SACRAMENTO -- State lawmakers on Wednesday ordered a formal audit of the troubled Employment Development Department and how it may have botched the handling of thousands of unemployment insurance claims.

By a unanimous vote, a legislative committee directed the state auditor to find out the reasons that administrative judges are overturning more than half of EDD caseworkers' initial denials of claims.

In a separate vote, the Assembly-Senate Joint Legislative Audit Committee told State Auditor Elaine Howle to make the audit -- requested by Assembly Insurance Committee Chairman Henry T. Perea, D-Fresno -- a top priority.

"When over half of unemployment insurance claimants who appeal their EDD decision win their cases, there is clearly a breakdown in the system," he said after the vote.

EDD spokeswoman Patti Roberts said the agency "understands the reason for this audit and is supportive of finding ways to avoid any unnecessary appeals that may delay benefits to our customers."

Howle estimated that her audit would cost $222,360 plus travel and administrative expenses.

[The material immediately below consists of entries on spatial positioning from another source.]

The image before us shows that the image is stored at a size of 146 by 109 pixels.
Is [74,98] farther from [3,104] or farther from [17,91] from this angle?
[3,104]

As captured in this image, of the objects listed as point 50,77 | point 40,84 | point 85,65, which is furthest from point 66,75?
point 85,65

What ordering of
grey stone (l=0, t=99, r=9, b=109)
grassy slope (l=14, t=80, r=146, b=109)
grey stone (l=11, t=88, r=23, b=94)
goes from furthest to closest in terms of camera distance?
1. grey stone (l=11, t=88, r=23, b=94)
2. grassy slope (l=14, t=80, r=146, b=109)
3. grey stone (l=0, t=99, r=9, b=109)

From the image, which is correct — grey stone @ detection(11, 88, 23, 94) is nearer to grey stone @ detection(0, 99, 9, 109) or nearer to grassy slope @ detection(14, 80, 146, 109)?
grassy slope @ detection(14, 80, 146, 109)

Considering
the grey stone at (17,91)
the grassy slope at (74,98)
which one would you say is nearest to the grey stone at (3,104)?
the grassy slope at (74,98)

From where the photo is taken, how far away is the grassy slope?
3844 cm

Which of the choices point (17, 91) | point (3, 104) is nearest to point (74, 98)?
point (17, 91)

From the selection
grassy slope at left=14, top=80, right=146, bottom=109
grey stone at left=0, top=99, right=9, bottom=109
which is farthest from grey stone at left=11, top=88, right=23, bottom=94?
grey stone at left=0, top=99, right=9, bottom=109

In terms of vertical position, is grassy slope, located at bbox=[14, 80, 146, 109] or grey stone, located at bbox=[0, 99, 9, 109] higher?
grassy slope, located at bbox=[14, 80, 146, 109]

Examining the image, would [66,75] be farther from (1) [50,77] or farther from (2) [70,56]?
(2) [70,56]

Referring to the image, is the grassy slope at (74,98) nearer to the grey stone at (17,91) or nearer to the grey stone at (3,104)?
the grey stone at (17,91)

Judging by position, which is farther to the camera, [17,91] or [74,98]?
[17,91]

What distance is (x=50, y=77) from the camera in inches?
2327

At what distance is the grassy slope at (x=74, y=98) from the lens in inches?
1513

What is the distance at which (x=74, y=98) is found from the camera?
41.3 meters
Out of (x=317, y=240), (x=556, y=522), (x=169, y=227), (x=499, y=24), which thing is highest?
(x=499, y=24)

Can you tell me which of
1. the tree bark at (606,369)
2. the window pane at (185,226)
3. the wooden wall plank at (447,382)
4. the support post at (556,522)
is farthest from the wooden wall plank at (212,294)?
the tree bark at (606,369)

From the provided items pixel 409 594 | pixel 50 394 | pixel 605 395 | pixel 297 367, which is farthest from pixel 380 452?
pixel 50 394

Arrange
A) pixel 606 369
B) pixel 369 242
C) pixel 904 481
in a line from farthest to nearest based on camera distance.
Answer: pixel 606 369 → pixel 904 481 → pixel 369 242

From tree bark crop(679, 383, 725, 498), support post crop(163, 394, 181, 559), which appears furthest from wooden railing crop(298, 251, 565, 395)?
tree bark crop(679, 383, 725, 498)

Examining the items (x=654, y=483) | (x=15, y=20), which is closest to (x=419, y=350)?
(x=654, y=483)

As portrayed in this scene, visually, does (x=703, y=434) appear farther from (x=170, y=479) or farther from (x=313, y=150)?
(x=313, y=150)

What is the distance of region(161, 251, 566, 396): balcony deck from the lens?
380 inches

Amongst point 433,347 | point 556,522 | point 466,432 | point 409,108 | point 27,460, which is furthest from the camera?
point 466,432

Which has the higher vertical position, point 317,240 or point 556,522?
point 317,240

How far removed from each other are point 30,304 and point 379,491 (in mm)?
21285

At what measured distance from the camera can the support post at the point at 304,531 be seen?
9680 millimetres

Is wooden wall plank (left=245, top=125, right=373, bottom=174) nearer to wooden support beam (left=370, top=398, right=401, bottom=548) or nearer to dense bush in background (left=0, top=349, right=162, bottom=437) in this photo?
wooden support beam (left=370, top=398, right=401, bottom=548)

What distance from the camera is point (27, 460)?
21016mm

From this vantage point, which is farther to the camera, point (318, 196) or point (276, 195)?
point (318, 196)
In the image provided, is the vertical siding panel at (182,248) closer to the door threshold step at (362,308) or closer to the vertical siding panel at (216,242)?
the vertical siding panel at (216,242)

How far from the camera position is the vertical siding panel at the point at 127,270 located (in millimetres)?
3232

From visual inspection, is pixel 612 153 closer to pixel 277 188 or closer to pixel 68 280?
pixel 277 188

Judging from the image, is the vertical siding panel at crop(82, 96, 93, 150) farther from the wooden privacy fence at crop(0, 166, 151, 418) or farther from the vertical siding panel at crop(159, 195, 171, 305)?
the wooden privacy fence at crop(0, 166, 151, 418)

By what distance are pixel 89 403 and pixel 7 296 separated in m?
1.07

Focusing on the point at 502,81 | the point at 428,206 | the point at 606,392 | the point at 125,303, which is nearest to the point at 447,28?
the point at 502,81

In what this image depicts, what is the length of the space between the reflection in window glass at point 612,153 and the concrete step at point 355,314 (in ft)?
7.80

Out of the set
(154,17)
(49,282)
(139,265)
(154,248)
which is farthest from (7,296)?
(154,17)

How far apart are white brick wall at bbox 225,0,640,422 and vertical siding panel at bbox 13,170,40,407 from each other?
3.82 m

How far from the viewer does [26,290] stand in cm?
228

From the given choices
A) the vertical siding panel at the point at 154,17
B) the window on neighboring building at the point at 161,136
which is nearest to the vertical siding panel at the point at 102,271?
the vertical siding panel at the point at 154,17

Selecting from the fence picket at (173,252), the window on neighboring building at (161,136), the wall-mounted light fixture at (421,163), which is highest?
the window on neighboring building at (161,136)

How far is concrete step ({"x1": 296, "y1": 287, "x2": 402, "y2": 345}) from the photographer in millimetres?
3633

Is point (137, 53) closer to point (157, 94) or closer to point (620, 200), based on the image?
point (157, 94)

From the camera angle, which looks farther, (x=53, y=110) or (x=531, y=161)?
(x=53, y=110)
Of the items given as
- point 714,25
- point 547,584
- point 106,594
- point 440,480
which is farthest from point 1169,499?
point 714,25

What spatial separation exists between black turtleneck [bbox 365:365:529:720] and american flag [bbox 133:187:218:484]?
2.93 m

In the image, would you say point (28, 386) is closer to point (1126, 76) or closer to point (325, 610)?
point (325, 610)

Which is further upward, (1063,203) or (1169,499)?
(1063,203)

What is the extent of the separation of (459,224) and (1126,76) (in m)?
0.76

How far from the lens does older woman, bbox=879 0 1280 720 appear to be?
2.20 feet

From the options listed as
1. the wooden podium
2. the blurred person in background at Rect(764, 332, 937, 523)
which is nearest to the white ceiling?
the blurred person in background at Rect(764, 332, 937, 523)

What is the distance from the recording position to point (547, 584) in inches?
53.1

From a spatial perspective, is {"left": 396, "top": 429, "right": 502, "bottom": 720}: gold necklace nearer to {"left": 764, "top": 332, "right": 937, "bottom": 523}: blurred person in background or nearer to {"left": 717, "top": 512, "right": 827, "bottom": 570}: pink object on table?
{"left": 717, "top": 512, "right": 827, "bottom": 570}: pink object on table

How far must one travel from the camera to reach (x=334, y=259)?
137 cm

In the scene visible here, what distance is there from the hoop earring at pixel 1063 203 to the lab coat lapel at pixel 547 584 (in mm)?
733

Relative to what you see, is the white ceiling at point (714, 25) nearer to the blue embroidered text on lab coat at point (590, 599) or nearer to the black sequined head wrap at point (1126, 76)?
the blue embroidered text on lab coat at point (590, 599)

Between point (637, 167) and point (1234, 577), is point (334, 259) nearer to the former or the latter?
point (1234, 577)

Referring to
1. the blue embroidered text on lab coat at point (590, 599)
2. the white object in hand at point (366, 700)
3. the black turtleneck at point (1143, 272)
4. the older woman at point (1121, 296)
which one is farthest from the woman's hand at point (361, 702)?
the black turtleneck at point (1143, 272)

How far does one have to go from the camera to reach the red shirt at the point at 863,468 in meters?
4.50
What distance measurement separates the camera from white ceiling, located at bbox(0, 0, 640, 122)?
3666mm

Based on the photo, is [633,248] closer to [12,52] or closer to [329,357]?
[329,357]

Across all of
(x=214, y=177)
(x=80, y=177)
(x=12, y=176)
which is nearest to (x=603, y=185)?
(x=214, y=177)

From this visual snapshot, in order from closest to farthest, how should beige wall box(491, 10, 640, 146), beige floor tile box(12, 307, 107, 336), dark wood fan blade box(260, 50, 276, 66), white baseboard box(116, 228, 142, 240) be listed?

The high rate of denials is the latest of the agency's problems highlighted in a series of stories in The Los Angeles Times. Other problems have included a phone system so overloaded that up to 90 percent of all incoming calls go unanswered. The agency also is struggling to overcome the continuing effects of a massive computer glitch in September that delayed payments to as many as 150,000 people.

Perea's insurance committee in November held oversight hearings into the meltdown at EDD. He followed up with a Jan. 27 request to the Joint Legislative Audit Committee asking for a detailed probe into the "specific EDD policies and practices" that "generate claims decisions that are consistently overturned."

The audit follows an announcement last month that the administration of Gov. Jerry Brown is committed to a sweeping overhaul of the unemployment insurance system.

David Lanier, the governor's secretary of labor and workforce development, decried the agency's "unacceptable levels of payment delays and unanswered phone calls" and announced an initiative that he said is aimed at boosting services.